7 tom już zakupiony i przeczytany prawie cały. Niestety, tym razem historie z wersji USA są baaardzo daleko w tyle za tymi od Brytyjczyków. Wersja UK nie jest już zwykłym zapychaczem, który miał się ukazaywać tylko dla wydania kolejnych odcinków serii. Brytyjskie przygody Transformerów są o wiele bardziej skomplikowane i mniej infantylne. W dodatku rysunki z Marvel US są na mizernym poziomie w porównaniu z tymi zza oceanu. Widać, że Brytyjczycy nie stanęli w miejscu tylko ciągle szlifowali swój warsztat.
THE EARTH WITHOUT ART IS JUST EHh...

Leon Kennedy

Ostanie 5 postów to Johnny Napalm :P
Żeby nie było, że post o niczym, to mam małe pytanko. Miałem kiedyś komiks z naszymi kochanymi robocikami i pojawił się tam Spider. Jak do tego doszło?

Johnny Napalm

A pewnie, że ja. Myślałem, że to już jasne, że co około dwa tygodnie możecie spodziewać się moich kilku słów o następnym tomie kolekcji z Transformerami.

Zacznę od twojego pytania, Leon. Spider-Man pokazał się dosłownie tylko w jednym odcinku Transformers US #3. Trzeci numer, więc dosyć szybko twórcy robotów skorzystali z wspomagania się gościnnym występem. Jak chcesz to zobaczyć w Polsce, to musisz kupić pierwszy numer kolekcji.

Kolekcje Hachette współpracują ze sobą, dlatego w odcinku z Pajęczakiem mamy stopkę z informacją, że opisane tu wydarzenia miały miejsce przed #258 The Amazing Spider-Man. To był kluczowy numer w dziejach Petera, bowiem Mary Jane dowiedziała się, że jest on Spiderem, a on sam dowiedział się od Fantastycznej Czwórki, że jego strój to tak naprawdę obcy pasożyt.

Tutaj Peter jeszcze dobrze się czuł ze swoim kostiumem. Rzucał w Transformersach co chwile lepszymi lub gorszymi kawałkami.
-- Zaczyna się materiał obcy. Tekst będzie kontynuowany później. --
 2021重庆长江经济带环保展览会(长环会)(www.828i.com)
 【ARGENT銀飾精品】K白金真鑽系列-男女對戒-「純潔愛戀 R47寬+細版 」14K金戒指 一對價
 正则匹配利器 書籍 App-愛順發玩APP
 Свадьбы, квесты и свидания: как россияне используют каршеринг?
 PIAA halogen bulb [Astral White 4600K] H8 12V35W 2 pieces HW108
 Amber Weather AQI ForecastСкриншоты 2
Na przykład na pytanie Gears'a, czy wszyscy Ziemianie są tacy jak on, pajęczak mówi, że wtedy dopiero byłoby niezręcznie. Inny jego fajny tekst to ten do Ravage – Nie słyszałeś, że mamy tydzień dobroci dla Spider-Mana?


A teraz krótko na temat tomu ósmego. Brytyjska część historii to jest istna jazda bez trzymanki. Galvatron to naprawdę niezły skurczybyk. Jest szalony i praktycznie niezniszczalny. Tyle razy dostał tu w ryj, strzelano do niego, rażono prądem i nic. Koniec końców, żeby wiedzieć jak to się skończyło to musicie to przeczytać. Najbardziej podobały mi się te części historii tworzone przez Geoff'a Seniora. Kreska bardzo uproszczona, ale pasująca do kanciastego świata Transformerów. Dodatkowo widać, że artysta świetnie operuje językiem komiksu – te skróty perspektywiczne, bliskie i dalekie plany oraz dynamiczne kadry – nieźle to wygląda.
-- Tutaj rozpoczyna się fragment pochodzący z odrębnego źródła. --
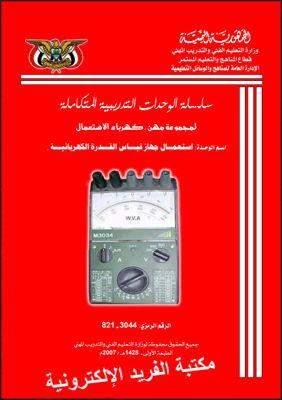 تحميل كتاب جهاز قياس القدرة الكهربائية ، قراءة وتحميل كتاب جهاز قياس القدرة الكهربائية pdf أونلاين، شرح وطريقة عمل جهاز قياس القدرة الكهربائية، كيف نقيس القدرة الكهربائية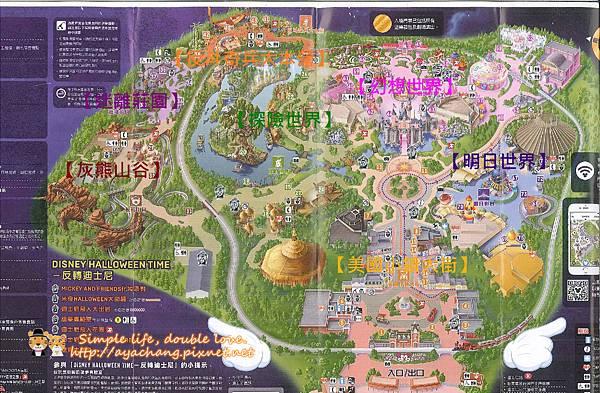 HKDisneyLand-map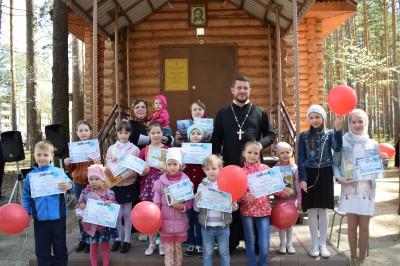 Празднование Дня святых жен-мироносиц в Заречном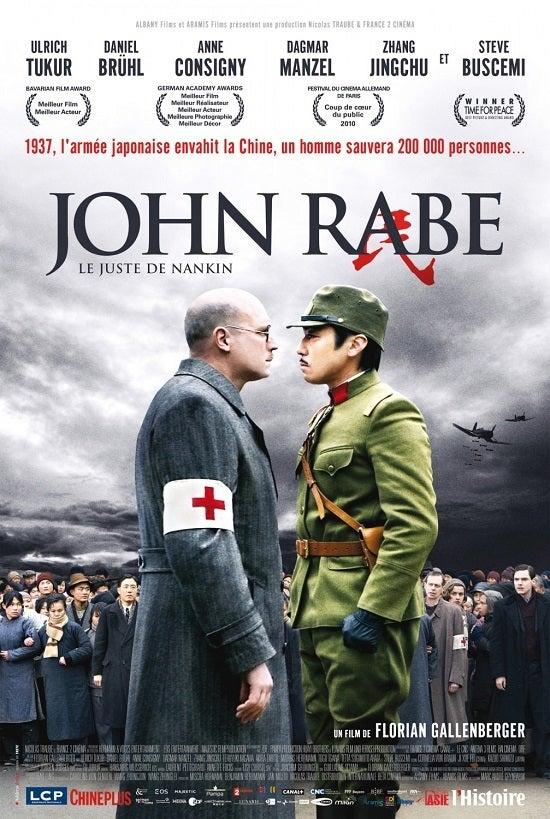 ジョン・ラーベ 南京のシンドラ...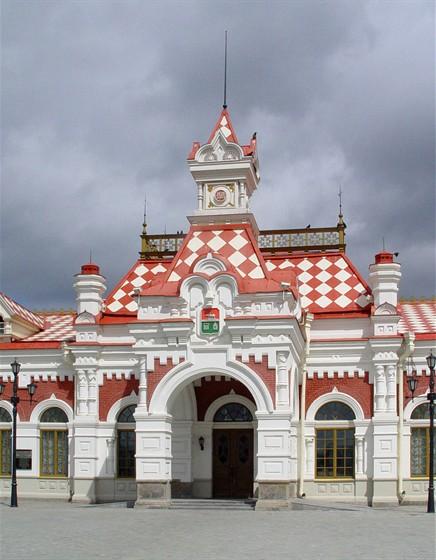 Музей науки и техники Свердловской железной дороги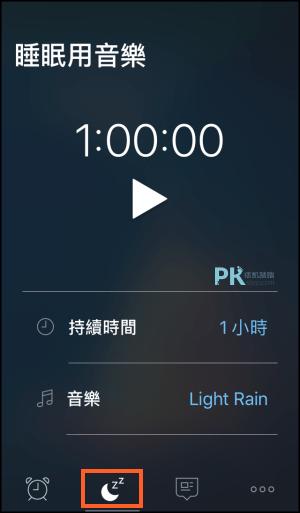 Alarmy必醒鬧鐘App5
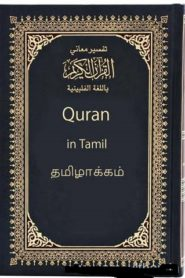 Holy Quran In Tamil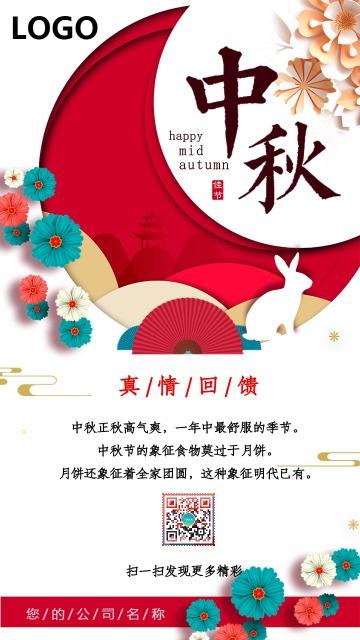 八月十五中秋节团圆吃月饼中秋祝福贺卡十五赏月国庆中秋双节同庆促销活动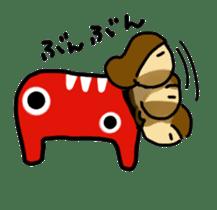 MIYASANPO sticker #1483181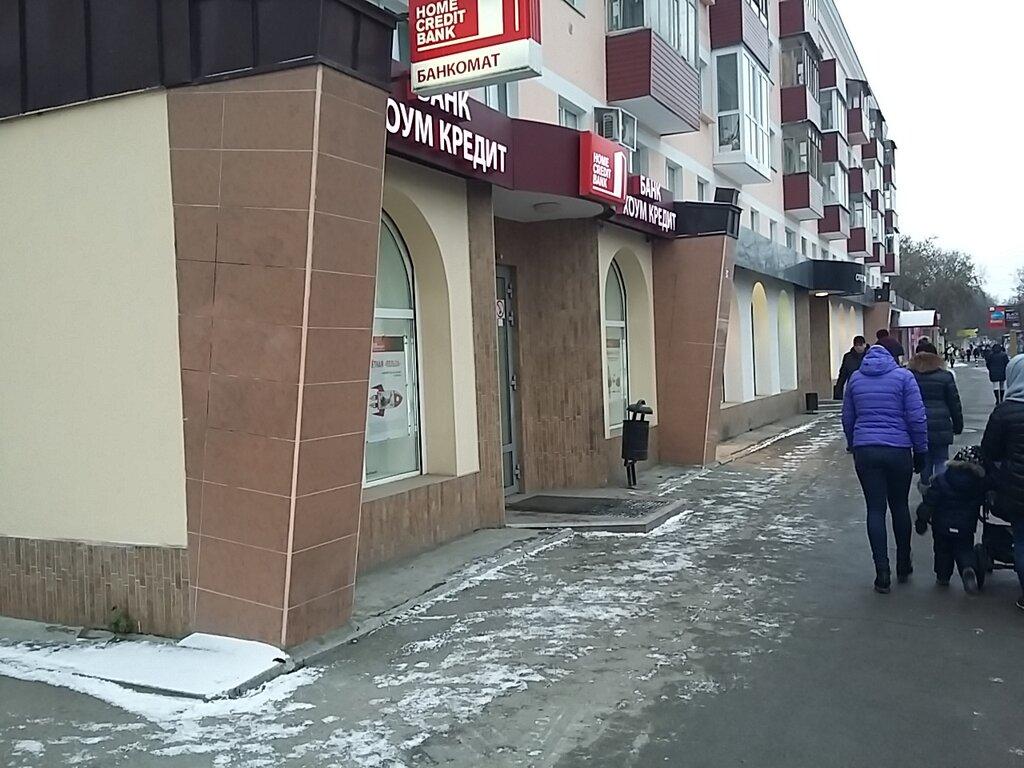 Хоум кредит банк пермь на ленина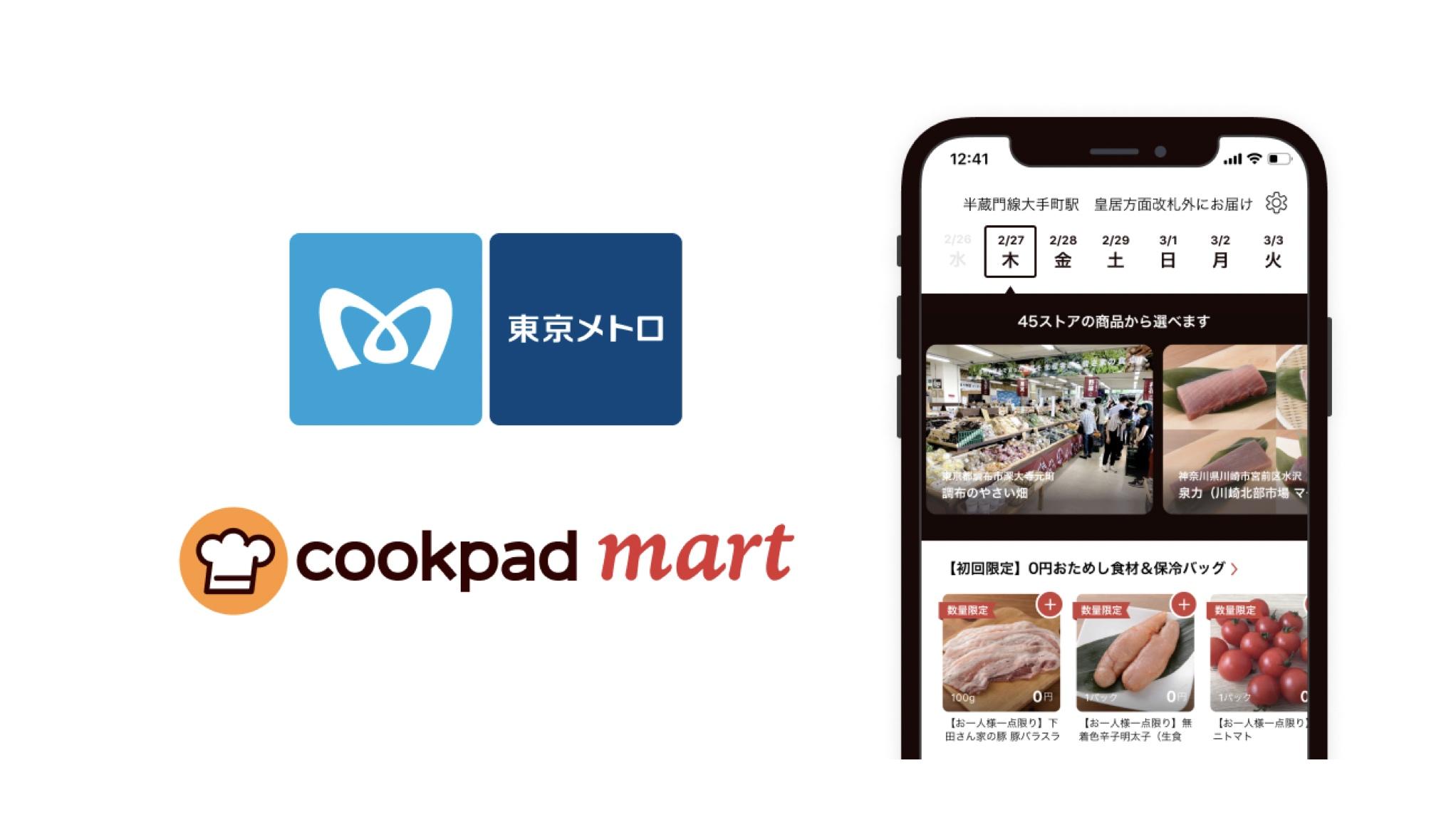 クックパッド×東京メトロ | 駅構内に生鮮食品EC「クックパッドマート」を導入開始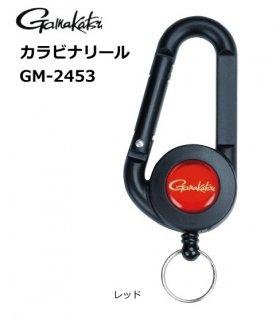 がまかつ カラビナリール GM-2453 レッド 【本店特別価格】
W części amerykańskiej jest znowu ubogo. Dosłownie tylko dwa numery z wersji US, trochę mało. No ale tu Autoboty muszą wybrać swojego nowego lidera. Wybór pada na... Musicie przeczytać, żeby się tego dowiedzieć. :D
THE EARTH WITHOUT ART IS JUST EHh...

Johnny Napalm

No głupio, że tylko ja piszę, ale co tam. Dziewiąty tom kolekcji już u mnie. Jest to chyba najsłabszy tom do tej pory, pod względem takich sobie rysunków, a przede wszystkim niewciągających historii. Są tu co prawda z dwa-trzy wątki, które będą rozwinięte w dalszych numerach, ale i bez przeczytania tego wszystkiego nic się nie straci.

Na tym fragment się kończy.